SyntaxHighlighter

SyntaxHighlighter

Friday, August 22, 2014

JSON Design Principles and Lessons Learnt: JSON Style (Part Three of Three)

Lessons Learnt from JSON Designs I've Worked On

Over the last couple of years, I've worked on a few JSON schema. For example, IPTC's NINJS (for representing news) and W3C GC ODRL's ODRL in JSON (for representing permissions and restrictions). I've also done some work on JSON internal to AP, for various APIs and search systems.

Along the way, I've learnt some lessons about better or worse ways to design the JSON - both about the way to do it and some JSON "style" tips. I've broken this into three posts:

JSON's built in datatypes - number, string, Boolean, array, object and null - are a natural fit for many programming languages (particularly scripting / high level languages such as Javascript, Ruby and Python). A large part of the attraction of JSON over XML, therefore, is that it is often easier to deal with data expressed in JSON in those languages.

However, crucially, it makes a big difference as to how the JSON is structured. The simpler the JSON structures are, the easier it is to write correct code to deal with them. This is part of why it is so important to prototype some code to work with a structure you are considering, as it gives you a much better sense of how easy it is to work with a given JSON structure. This principle (Simpler JSON Means Simpler Code) underlies and/or is counter-balanced by most of the rest of the following principles.

Choose Wisely: Once You Commit to a Structure, You Can't Change It (Easily)

Once you declare a given property as having a particular structure, you can't change it (easily). For example, let's say that you want to represent a date in your JSON. You decide that you will call it "arrivalDate" and that you will make this a number (which means it is easy to do date arithmetic, for example):

"arrivalDate" : 20140515

Later, however, you realize that you need to indicate in which timezone this date occurs. Sadly, you can't just tack on a timezone offset indicator (such as "+0500" or "-03") since that would make arrivalDate a string and any existing JSON documents that conform to your first definition would now be invalid.

STATED GOAL A: Reproduce everything in the JSON design post from "Later, however, you" down to "now be invalid.".
STATED GOAL B: Carry on the JSON design post from the point where it ends.
The records play no part in this work.

EXTRACTED INFORMATION:
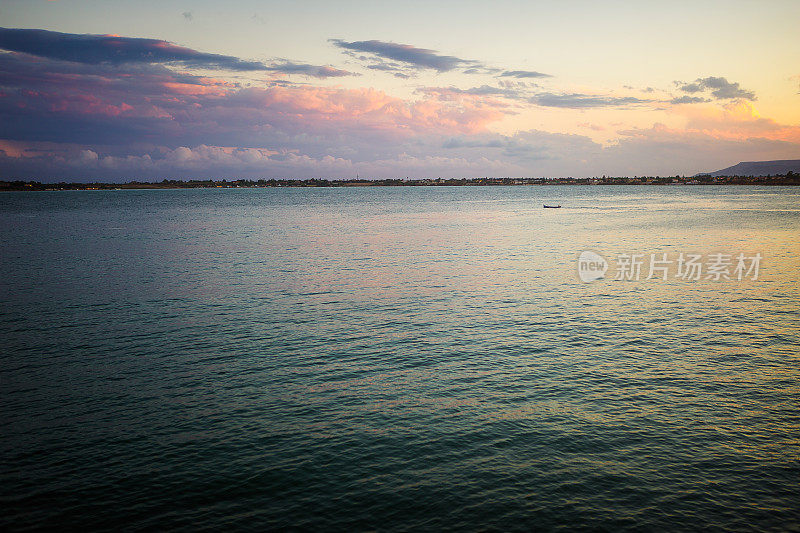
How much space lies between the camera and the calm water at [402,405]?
16094 millimetres

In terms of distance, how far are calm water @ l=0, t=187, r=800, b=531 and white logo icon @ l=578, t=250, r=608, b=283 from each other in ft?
10.7

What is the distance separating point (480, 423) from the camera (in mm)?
21203

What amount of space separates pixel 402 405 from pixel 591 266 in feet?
144

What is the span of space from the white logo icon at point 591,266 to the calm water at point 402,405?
3.27 meters

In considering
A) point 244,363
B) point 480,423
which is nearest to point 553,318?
point 480,423

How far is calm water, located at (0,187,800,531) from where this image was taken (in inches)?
634
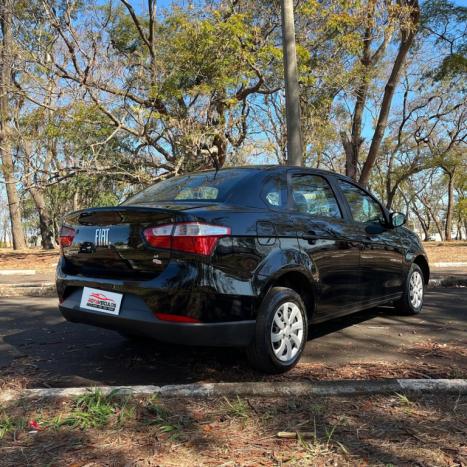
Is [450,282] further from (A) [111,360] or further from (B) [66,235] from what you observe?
(B) [66,235]

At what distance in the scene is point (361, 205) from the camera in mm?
5078

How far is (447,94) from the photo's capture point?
25828 millimetres

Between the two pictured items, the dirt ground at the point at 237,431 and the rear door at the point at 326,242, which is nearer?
the dirt ground at the point at 237,431

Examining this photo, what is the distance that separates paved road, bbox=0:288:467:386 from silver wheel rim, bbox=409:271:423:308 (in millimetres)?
195

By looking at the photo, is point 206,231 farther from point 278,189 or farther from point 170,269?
point 278,189

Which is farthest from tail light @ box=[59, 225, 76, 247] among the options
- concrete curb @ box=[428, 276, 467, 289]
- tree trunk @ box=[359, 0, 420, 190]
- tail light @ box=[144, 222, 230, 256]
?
tree trunk @ box=[359, 0, 420, 190]

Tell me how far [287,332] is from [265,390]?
24.9 inches

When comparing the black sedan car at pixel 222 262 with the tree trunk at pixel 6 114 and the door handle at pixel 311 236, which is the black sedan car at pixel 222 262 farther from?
the tree trunk at pixel 6 114

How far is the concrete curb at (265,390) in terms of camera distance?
315cm

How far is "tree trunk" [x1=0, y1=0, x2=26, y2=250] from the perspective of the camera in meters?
14.0

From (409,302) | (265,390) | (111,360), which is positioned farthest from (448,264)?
(265,390)

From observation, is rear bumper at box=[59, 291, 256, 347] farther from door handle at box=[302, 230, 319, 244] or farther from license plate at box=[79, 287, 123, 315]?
door handle at box=[302, 230, 319, 244]

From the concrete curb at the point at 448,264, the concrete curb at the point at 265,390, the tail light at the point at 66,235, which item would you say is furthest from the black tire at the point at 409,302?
the concrete curb at the point at 448,264

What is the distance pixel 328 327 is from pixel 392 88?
10.1 meters
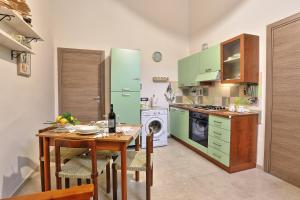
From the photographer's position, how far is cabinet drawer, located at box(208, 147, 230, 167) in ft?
8.71

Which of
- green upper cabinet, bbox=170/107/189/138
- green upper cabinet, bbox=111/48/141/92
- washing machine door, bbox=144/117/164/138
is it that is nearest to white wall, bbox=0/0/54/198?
green upper cabinet, bbox=111/48/141/92

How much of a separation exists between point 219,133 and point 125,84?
1.96m

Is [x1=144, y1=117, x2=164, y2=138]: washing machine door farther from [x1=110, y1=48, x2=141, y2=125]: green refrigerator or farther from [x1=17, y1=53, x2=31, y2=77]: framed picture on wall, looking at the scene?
[x1=17, y1=53, x2=31, y2=77]: framed picture on wall

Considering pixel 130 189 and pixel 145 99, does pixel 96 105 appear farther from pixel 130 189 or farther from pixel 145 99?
pixel 130 189

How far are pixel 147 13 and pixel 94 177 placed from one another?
156 inches

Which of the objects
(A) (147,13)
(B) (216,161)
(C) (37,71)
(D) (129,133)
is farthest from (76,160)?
(A) (147,13)

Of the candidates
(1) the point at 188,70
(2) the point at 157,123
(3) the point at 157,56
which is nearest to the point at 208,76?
(1) the point at 188,70

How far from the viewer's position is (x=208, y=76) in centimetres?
345

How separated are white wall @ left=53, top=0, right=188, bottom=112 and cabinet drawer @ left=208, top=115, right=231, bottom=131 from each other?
71.5 inches

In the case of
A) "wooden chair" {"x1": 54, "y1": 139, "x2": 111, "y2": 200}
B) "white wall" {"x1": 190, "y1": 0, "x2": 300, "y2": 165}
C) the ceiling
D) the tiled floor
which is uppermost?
the ceiling

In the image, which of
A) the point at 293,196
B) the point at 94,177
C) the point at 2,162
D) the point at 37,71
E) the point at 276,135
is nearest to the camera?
the point at 94,177

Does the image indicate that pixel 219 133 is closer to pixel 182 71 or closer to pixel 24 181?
pixel 182 71

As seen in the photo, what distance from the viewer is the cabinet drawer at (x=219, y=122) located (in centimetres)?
264

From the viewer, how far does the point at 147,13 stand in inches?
174
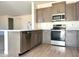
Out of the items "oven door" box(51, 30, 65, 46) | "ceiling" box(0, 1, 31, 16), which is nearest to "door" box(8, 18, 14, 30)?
"ceiling" box(0, 1, 31, 16)

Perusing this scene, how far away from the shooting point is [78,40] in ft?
17.4

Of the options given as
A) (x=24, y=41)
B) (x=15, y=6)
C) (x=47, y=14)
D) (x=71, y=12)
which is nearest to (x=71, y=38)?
(x=71, y=12)

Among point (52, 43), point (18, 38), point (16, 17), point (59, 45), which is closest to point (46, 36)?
point (52, 43)

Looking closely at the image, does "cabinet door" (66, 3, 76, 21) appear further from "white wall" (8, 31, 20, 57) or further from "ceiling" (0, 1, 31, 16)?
"white wall" (8, 31, 20, 57)

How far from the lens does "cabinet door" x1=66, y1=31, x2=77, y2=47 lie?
5367 mm

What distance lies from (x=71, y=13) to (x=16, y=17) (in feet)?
17.9

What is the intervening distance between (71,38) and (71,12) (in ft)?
3.85

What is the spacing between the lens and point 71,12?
5543 millimetres

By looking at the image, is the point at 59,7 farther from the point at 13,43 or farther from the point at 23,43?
the point at 13,43

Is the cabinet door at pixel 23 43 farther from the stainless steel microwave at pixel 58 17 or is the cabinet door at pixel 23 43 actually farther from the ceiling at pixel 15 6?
the ceiling at pixel 15 6

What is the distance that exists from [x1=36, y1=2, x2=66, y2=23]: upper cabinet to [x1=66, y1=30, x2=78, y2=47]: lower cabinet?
3.52 feet

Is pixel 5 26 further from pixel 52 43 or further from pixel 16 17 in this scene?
pixel 52 43

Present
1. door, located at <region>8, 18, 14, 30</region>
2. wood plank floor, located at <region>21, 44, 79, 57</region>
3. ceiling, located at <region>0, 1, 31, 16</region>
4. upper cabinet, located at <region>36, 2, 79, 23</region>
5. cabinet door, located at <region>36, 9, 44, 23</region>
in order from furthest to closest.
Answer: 1. door, located at <region>8, 18, 14, 30</region>
2. cabinet door, located at <region>36, 9, 44, 23</region>
3. ceiling, located at <region>0, 1, 31, 16</region>
4. upper cabinet, located at <region>36, 2, 79, 23</region>
5. wood plank floor, located at <region>21, 44, 79, 57</region>

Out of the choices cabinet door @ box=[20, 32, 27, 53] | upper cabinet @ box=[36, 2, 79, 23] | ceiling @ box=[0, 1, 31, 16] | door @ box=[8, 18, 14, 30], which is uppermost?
ceiling @ box=[0, 1, 31, 16]
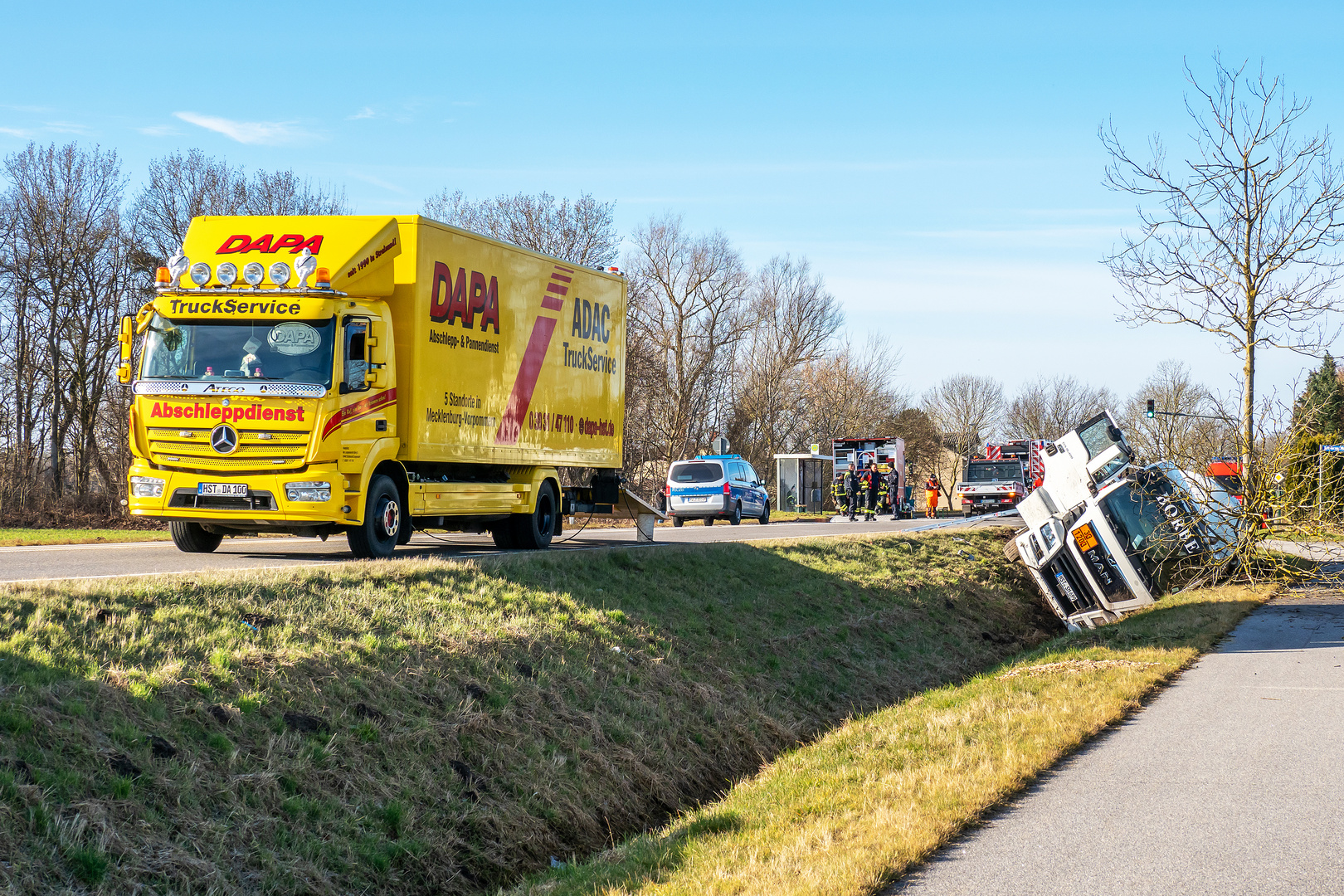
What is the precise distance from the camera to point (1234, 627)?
46.9 ft

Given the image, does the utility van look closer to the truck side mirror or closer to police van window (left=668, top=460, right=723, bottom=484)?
the truck side mirror

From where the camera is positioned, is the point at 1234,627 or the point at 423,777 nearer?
the point at 423,777

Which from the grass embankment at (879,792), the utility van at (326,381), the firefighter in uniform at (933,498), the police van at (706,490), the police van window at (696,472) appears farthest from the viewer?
the firefighter in uniform at (933,498)

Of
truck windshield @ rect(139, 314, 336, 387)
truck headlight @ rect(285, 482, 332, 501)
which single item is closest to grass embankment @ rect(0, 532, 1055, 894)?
truck headlight @ rect(285, 482, 332, 501)

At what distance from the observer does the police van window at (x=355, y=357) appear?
11938 millimetres

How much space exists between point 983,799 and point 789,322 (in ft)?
184

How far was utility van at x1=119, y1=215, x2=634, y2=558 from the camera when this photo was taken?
11.6 meters

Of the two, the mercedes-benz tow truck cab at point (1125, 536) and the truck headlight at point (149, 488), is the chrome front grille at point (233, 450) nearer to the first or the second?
the truck headlight at point (149, 488)

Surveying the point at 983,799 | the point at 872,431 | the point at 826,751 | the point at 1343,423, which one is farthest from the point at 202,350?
the point at 872,431

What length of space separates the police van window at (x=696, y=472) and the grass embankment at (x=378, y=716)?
17494 millimetres

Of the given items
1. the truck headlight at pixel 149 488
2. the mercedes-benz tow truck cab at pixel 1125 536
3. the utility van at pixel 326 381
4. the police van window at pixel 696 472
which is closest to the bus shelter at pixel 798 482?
the police van window at pixel 696 472

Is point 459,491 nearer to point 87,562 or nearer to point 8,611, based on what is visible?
point 87,562

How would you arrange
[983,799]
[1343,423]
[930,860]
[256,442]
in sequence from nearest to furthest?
[930,860], [983,799], [256,442], [1343,423]

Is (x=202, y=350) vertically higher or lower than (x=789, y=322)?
lower
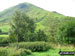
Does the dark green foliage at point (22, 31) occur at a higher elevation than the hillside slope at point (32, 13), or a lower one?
lower

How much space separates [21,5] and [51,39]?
135944 millimetres

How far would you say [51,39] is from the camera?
1237 inches

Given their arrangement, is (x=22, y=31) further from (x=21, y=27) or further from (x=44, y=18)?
(x=44, y=18)

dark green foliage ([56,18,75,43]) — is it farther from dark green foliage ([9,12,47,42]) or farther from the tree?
the tree

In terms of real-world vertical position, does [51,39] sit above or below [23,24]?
below

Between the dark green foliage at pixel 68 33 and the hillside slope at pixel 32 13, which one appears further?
the hillside slope at pixel 32 13

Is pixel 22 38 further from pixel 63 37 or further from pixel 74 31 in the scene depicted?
pixel 74 31

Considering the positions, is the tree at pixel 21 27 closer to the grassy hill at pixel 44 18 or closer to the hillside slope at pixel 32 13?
the grassy hill at pixel 44 18

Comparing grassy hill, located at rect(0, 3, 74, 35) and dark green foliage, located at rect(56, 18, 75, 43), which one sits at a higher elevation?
grassy hill, located at rect(0, 3, 74, 35)

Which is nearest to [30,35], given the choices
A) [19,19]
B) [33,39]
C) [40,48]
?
[33,39]

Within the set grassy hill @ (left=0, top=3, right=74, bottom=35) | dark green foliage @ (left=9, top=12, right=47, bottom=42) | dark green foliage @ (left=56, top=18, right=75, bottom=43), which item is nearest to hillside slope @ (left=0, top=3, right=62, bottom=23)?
grassy hill @ (left=0, top=3, right=74, bottom=35)

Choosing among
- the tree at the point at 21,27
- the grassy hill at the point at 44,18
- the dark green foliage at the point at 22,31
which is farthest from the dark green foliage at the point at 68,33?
the grassy hill at the point at 44,18

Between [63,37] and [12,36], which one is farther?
[63,37]

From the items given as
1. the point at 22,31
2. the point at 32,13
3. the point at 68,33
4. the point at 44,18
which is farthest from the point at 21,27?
the point at 32,13
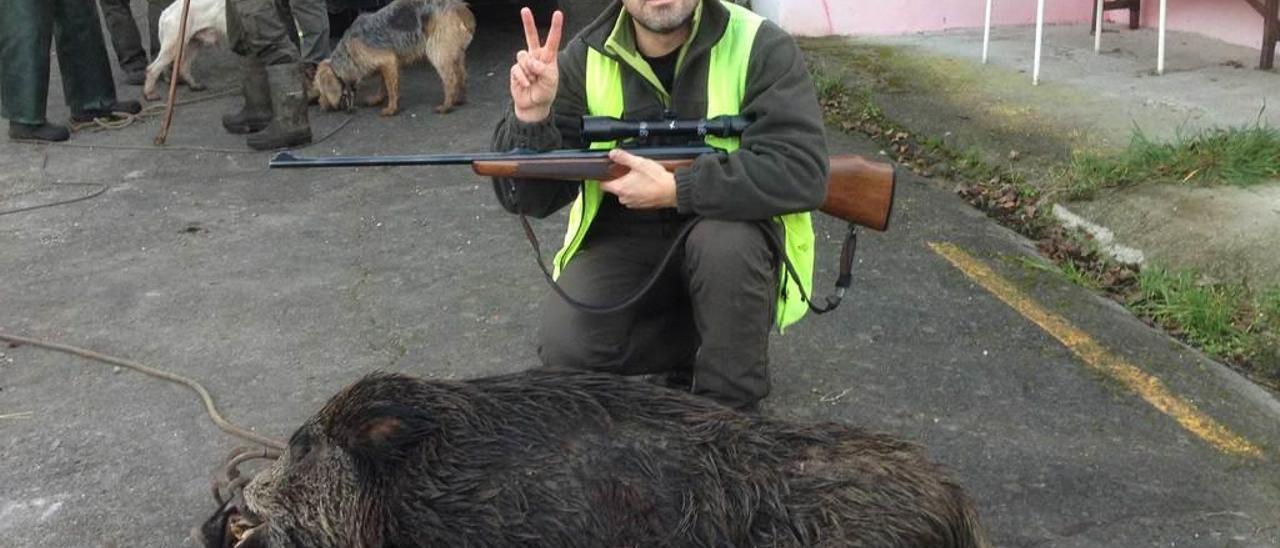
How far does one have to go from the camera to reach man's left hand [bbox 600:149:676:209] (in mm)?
3230

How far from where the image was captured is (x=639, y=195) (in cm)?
327

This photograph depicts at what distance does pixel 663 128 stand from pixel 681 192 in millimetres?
216

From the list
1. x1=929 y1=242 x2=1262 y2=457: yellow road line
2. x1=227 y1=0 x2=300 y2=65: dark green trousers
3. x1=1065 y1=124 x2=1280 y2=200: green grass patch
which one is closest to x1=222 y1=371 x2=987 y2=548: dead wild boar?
x1=929 y1=242 x2=1262 y2=457: yellow road line

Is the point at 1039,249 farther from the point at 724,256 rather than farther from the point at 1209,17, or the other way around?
the point at 1209,17

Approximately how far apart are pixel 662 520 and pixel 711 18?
62.5 inches

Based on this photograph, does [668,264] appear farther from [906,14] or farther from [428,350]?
[906,14]

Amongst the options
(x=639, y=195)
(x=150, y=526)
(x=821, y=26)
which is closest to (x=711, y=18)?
(x=639, y=195)

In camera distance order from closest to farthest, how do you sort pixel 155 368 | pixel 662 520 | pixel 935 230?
pixel 662 520, pixel 155 368, pixel 935 230

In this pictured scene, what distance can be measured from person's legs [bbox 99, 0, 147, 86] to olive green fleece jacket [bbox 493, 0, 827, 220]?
7.08 metres

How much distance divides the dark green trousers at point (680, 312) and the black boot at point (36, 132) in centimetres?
557

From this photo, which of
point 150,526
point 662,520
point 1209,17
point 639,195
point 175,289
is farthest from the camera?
point 1209,17

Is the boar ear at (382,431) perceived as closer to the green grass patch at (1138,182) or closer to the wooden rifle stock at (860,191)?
the wooden rifle stock at (860,191)

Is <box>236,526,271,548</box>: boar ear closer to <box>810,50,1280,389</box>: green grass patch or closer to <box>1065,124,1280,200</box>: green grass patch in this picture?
<box>810,50,1280,389</box>: green grass patch

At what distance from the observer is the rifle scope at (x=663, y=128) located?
3.37m
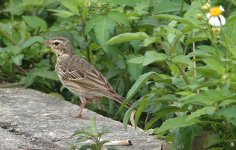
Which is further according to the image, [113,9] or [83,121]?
[113,9]

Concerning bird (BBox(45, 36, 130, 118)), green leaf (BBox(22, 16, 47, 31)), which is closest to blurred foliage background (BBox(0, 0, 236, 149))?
green leaf (BBox(22, 16, 47, 31))

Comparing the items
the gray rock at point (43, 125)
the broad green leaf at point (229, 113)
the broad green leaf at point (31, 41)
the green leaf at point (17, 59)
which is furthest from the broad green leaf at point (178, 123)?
the broad green leaf at point (31, 41)

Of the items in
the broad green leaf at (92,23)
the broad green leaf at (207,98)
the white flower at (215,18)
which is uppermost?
the white flower at (215,18)

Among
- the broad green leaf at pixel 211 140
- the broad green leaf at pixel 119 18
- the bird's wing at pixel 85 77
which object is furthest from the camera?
the bird's wing at pixel 85 77

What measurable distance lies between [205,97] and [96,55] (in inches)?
162

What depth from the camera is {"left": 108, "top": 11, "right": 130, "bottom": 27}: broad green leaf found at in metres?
8.81

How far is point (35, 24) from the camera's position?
1019 centimetres

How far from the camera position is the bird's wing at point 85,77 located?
9.08m

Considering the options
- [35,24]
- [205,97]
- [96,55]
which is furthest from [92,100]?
[205,97]

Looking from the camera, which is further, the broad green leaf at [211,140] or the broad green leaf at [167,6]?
the broad green leaf at [167,6]

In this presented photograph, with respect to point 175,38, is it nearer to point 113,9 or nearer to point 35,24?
point 113,9

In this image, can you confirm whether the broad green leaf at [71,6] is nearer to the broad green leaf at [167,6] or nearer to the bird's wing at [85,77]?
the bird's wing at [85,77]

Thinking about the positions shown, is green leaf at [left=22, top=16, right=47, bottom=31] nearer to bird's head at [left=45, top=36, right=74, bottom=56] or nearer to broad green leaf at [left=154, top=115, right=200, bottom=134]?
bird's head at [left=45, top=36, right=74, bottom=56]

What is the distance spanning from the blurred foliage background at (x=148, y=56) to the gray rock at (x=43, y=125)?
0.84 ft
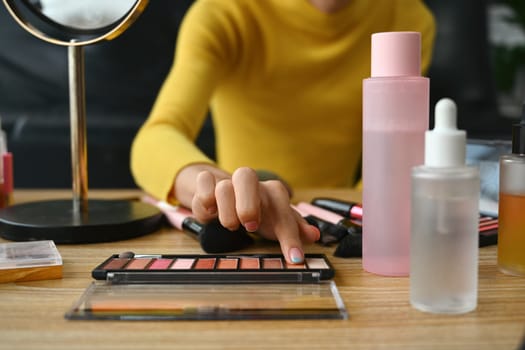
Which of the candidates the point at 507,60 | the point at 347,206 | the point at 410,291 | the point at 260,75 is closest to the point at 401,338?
the point at 410,291

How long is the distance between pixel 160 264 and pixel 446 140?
0.65 feet

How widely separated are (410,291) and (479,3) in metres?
1.34

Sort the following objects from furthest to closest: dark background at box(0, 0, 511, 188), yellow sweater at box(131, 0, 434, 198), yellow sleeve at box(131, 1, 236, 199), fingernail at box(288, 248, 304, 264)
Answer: dark background at box(0, 0, 511, 188) → yellow sweater at box(131, 0, 434, 198) → yellow sleeve at box(131, 1, 236, 199) → fingernail at box(288, 248, 304, 264)

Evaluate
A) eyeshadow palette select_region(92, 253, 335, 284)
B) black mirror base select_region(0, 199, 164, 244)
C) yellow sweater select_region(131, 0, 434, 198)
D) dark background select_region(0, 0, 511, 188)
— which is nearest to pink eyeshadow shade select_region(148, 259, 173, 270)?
eyeshadow palette select_region(92, 253, 335, 284)

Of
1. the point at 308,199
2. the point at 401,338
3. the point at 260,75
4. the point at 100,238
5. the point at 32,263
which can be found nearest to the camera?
the point at 401,338

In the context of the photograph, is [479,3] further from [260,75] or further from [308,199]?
[308,199]

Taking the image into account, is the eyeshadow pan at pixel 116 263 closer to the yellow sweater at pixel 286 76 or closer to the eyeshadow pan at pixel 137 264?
the eyeshadow pan at pixel 137 264

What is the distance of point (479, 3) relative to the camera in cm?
151

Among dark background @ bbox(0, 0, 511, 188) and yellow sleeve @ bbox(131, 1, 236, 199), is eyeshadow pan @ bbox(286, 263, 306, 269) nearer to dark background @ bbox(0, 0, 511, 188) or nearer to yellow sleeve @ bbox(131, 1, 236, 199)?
yellow sleeve @ bbox(131, 1, 236, 199)

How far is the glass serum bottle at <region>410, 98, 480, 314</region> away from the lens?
1.04 ft

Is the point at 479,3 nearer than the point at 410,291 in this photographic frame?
No

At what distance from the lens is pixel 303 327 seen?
312 millimetres

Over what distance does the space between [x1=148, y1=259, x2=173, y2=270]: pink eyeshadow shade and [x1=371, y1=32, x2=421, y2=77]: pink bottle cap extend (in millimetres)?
183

RESPONSE A:
Later, however, you realize that you need to indicate in which timezone this date occurs. Sadly, you can't just tack on a timezone offset indicator (such as "+0500" or "-03") since that would make arrivalDate a string and any existing JSON documents that conform to your first definition would now be invalid.

RESPONSE B:
It is annoying to have an array if there's only ever one item

In XML, you might decide you want to represent a headline like this:

<headline>Dog Bites Man</headline>

And that, since a story can only ever have one headline, your XML schema confidently states that there must be exactly one headline. Later, you realize that there are multiple kinds of headline. Since XML was designed with eXtensiblity in mind (it is the "X" in XML), you can alter your XML schema to allow for multiple headline elements:

<headline>Man Bites Dog</headline>
<headline>This is news!</headline>

The good news? Your old XML documents with a single headline are still valid, according to your new schema.

However, once you have a JSON document like this:

"headline" : "Dog Bites Man"

It is incompatible for a document like this - a JSON property can't be both a string and an array of strings.

"headline" : ["Man Bites Dog", "This is news!"]

So, you might be tempted to construct your JSON defensively - to "future proof" it - by making your properties into arrays, so that you can easily have more than one. However, it becomes really tedious to have to access an array of things when there is only ever one item. (Remember: simpler JSON means simpler code).

Avoid making things arrays, "just in case".

Use the headline / headlines "cheat"


One technique I've used when having to switch from single instances to array properties is to name my properties carefully. When a property is an array, I make it a plural. This leaves open the possibility of having a singular property - such as "headline" - and then later adding an array property with the plural name - "headlines".

Flatter is better

In XML, it is natural to have multi-level structures. When XML is pretty-printed, the indentation of enclosing elements helps to make the document structure easier to grasp. It is tempting to do the same when designing your JSON representation. However, in the spirit of "Simpler JSON Means Simpler Code", it is much easier to deal with your JSON if there are an absolute minimum of "grouping" structures in your JSON.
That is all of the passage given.